§ Given instruction: How many lines of the records below contain the string "tooth", with case counting? Reply with the number alone.

(Excerpts from a spatial reasoning dataset)
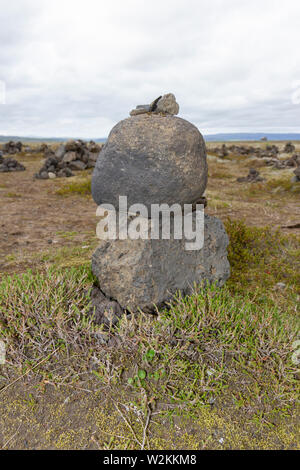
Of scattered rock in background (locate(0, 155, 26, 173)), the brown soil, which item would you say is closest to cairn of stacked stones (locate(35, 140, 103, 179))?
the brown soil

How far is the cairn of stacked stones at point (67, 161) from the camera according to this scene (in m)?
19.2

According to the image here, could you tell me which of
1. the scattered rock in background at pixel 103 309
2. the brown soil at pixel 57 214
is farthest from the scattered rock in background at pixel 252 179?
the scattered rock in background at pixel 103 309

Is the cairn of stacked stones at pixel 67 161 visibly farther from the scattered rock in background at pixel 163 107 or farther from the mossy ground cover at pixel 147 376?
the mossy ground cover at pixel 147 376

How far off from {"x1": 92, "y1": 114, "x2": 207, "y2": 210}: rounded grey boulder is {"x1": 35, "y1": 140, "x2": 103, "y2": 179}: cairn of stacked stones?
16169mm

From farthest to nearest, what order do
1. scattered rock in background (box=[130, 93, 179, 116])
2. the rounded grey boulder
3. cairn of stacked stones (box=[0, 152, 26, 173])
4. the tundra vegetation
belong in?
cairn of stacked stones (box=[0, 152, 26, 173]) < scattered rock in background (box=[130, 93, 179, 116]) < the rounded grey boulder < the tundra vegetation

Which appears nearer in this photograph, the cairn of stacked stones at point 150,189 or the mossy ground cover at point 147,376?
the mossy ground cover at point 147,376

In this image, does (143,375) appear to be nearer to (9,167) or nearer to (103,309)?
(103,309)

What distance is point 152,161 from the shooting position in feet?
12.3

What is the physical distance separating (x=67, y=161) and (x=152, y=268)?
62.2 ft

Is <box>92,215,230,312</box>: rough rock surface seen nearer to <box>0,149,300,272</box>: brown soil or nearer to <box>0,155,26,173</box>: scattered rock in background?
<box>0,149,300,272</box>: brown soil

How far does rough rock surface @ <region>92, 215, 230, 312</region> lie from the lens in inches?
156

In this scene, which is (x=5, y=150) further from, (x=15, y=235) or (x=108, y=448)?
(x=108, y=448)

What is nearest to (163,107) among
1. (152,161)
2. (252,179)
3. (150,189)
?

...

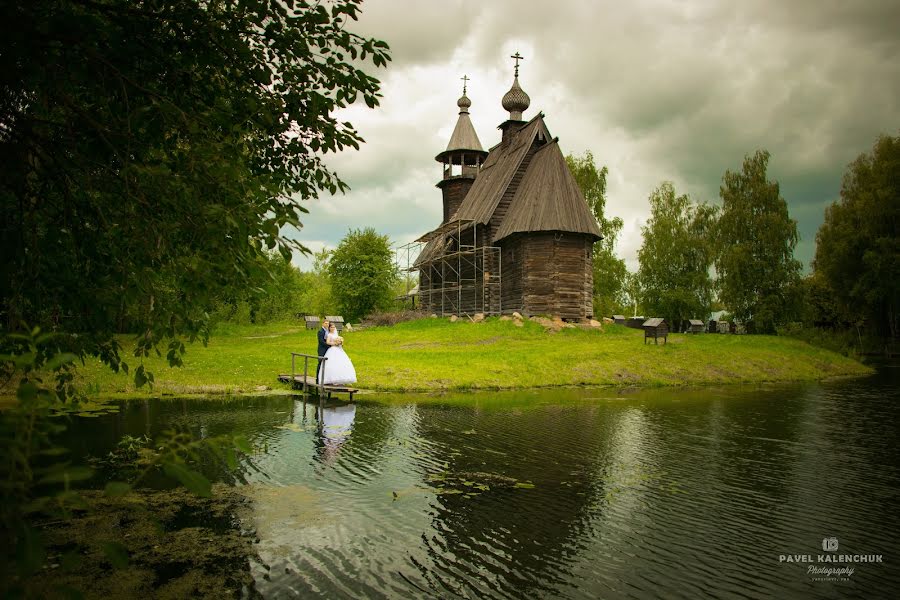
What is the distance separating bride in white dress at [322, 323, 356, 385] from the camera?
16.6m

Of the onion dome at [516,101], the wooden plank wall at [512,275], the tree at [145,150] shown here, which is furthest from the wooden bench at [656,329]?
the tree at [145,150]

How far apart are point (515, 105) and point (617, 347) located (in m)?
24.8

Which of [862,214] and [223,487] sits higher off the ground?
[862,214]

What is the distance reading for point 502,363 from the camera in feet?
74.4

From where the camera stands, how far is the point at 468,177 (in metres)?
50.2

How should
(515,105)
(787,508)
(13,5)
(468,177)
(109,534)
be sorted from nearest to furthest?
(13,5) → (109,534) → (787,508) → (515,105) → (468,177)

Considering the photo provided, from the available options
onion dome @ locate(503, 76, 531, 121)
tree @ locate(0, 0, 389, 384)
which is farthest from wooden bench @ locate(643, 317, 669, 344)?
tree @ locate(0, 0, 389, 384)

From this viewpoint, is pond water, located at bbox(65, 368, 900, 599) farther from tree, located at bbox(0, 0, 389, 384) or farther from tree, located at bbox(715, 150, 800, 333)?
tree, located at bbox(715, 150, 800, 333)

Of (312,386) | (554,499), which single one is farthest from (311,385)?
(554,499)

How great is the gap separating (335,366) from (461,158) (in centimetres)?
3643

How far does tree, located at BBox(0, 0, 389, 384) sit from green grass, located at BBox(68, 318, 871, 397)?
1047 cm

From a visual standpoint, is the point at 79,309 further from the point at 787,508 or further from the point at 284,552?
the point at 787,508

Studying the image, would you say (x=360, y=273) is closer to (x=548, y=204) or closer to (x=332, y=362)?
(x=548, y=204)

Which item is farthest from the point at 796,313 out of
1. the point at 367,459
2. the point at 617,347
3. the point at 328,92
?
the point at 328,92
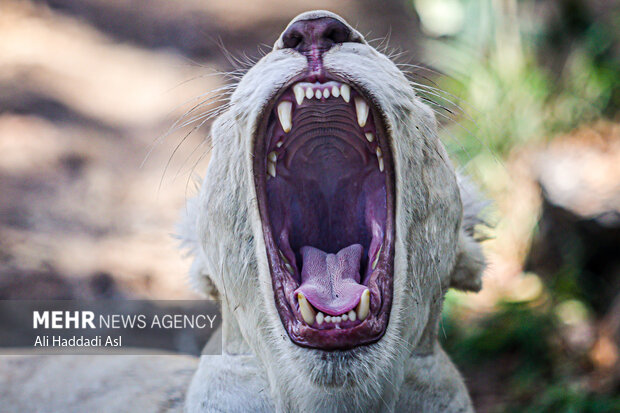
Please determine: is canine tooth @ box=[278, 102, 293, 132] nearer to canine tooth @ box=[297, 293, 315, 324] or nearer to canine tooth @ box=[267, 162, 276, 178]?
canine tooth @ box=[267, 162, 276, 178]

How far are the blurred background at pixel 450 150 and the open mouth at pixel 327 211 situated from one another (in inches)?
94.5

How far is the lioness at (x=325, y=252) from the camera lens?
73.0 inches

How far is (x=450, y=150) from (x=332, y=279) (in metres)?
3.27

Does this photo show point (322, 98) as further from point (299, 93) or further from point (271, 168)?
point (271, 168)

* * *

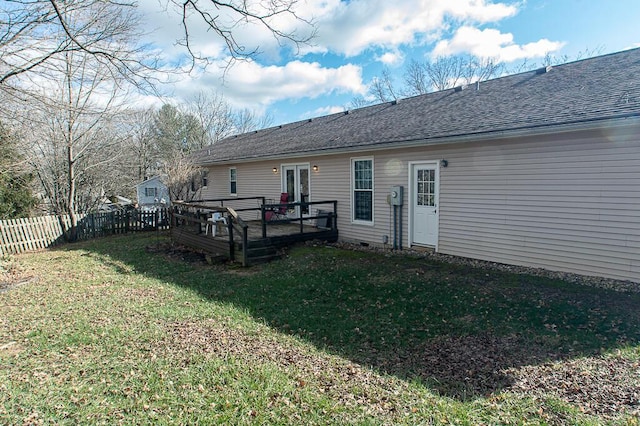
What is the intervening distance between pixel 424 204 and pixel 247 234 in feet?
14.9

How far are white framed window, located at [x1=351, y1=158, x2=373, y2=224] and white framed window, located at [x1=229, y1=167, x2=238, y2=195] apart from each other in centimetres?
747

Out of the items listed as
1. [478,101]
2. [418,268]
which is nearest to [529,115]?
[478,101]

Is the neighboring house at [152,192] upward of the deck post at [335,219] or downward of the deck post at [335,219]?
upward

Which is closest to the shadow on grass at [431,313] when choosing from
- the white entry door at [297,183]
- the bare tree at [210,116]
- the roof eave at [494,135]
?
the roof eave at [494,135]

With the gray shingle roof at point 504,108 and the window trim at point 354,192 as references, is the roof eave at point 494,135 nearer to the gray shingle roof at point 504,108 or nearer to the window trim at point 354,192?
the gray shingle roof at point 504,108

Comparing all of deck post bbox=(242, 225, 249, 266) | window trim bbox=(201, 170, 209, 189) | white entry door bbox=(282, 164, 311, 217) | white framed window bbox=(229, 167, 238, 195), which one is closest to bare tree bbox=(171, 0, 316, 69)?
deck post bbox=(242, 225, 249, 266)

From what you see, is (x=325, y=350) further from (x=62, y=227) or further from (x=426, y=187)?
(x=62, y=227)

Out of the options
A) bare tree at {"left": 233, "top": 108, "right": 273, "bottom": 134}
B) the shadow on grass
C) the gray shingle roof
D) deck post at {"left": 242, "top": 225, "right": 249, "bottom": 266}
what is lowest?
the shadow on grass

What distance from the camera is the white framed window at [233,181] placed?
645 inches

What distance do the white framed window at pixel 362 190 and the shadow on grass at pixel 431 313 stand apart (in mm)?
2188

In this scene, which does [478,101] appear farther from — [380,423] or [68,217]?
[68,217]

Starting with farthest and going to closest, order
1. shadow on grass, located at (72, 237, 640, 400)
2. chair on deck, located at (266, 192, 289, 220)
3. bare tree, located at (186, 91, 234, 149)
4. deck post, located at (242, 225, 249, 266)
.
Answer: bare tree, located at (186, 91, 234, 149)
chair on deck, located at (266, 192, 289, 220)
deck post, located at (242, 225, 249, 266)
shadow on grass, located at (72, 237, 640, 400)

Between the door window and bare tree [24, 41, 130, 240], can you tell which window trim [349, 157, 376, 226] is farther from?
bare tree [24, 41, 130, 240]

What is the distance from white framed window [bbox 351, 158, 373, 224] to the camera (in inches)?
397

§ Exercise result: 2